Ancora una volta, i giornali che più diffondono odio contro Israele sono Avvenire e il Manifesto. Susan Dabbous e Michele Giorgio diffondono odio e menzogne attaccando senza freno le scelte del governo israeliano.
Susan Dabbous termina l'articolo ricostruendo un episodio in questo modo: "Ieri, nel corso di alcuni scontri a Nablus, è stata uccisa una donna palestinese. Aveva 39 anni, la sua identità non è stata comunicata. È stata colpita nella città vecchia, teatro di violenze negli ultimi mesi tra forze di sicurezza e bande armate". E' un esempio tipico di disinformazione, menzogna omissiva e doppio standard: non viene ricordato il motivo per cui la donna è stata uccisa, non si fa cenno al terrorismo palestinese ma soltanto a generiche "bande armate", si diffonde l'idea che sia una vittima di Israele anziché una terrorista.
Michele Giorgio scrive del "sindaco israeliano di Gerusalemme", Nir Barkat. Perché "israeliano"? Giorgio avrebbe descritto Sala come "il sindaco italiano di Milano"? E' ovvio che Nir Barkat è israeliano perché Gerusalemme - semplicemente - è una città di Israele, la capitale per giunta.
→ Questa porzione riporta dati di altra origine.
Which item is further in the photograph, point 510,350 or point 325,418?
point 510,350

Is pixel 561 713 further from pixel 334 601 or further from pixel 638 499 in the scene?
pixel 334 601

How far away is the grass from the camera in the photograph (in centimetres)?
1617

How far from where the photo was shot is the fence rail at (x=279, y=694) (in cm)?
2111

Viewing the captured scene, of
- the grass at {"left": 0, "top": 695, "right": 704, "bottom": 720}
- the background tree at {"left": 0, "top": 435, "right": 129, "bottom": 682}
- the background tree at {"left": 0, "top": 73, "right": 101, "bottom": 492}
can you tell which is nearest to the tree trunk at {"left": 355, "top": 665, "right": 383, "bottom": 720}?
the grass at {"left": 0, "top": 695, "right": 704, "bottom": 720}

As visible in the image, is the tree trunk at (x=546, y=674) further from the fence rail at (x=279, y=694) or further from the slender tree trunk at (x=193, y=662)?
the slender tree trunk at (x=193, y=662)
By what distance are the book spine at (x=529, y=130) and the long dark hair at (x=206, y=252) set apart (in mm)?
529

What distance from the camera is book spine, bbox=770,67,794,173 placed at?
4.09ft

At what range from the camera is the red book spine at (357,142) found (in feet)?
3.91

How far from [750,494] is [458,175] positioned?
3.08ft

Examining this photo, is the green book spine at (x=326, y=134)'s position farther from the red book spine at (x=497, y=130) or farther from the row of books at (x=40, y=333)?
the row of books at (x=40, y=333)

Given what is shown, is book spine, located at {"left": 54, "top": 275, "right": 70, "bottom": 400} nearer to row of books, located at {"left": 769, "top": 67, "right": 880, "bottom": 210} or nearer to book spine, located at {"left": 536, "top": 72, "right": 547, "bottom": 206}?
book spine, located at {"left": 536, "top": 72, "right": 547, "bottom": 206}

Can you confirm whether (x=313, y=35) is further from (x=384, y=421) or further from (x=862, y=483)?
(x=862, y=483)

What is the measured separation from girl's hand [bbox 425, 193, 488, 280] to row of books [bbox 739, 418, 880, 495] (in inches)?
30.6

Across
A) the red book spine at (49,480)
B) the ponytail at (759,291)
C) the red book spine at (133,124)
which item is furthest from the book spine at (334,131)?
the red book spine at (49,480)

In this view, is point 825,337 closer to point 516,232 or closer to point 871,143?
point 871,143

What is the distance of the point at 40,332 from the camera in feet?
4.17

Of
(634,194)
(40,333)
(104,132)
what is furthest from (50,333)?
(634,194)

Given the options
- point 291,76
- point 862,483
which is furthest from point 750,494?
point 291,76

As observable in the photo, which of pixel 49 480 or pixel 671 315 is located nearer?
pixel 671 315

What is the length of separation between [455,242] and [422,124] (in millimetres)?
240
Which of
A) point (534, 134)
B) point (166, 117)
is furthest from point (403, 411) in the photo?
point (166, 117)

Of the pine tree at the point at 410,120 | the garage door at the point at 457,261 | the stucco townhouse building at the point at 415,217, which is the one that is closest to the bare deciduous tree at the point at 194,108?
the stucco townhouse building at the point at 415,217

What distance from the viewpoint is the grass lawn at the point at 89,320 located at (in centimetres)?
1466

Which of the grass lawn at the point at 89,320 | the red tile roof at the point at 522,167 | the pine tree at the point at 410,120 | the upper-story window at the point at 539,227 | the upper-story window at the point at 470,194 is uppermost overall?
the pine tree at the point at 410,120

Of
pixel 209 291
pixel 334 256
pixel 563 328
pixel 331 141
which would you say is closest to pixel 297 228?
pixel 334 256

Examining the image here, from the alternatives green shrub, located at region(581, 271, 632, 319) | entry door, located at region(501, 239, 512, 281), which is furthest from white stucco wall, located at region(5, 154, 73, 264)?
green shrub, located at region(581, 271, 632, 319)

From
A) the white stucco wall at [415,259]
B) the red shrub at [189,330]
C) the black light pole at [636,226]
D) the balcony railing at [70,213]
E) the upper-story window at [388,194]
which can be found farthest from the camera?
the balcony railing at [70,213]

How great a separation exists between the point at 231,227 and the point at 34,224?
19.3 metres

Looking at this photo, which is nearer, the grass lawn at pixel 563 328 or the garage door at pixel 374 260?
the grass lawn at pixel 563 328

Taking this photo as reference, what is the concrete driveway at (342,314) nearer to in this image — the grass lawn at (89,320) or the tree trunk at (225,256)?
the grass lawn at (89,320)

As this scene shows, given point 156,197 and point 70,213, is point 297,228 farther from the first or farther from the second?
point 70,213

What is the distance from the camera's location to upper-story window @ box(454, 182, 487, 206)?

Aggiungere l'aggettivo "israeliano" vuole significare una cosa sola: far passare l'idea che debba esistere un sindaco non israeliano a Gerusalemme, ovvero che sia una città che non appartiene a Israele. Con una parola soltanto, la delegittimazione genocida dell'intero Stato ebraico.
Ecco gli articoli:
AVVENIRE - Susan Dabbous: "Primo sì in Israele per la sanatoria sugli avamposti"
Susan Dabbous
La Knesset
Passo storico ieri alla Knesset. Il Parlamento israeliano ha approvato, con lettura preliminare, una proposta di sanatoria retroattiva per legalizzare gli avamposti ebraici di Anona, vicino Ramallah, sorti su proprietà privata palestinese. Non si tratta dell'annuncio dell'ennesima colonia illegale, bensì dell'inizio di un braccio di ferro legale, che per la prima volta vede il Parlamento scavalcare una decisione della Corte Suprema dello Stato ebraico. I giudici infatti si erano già pronunciati sulla necessità di evacuare le case, abusive e costruite non a norma, entro il prossimo 25 dicembre, data in cui l'esercito avrebbe dovuto procedere alla demolizione.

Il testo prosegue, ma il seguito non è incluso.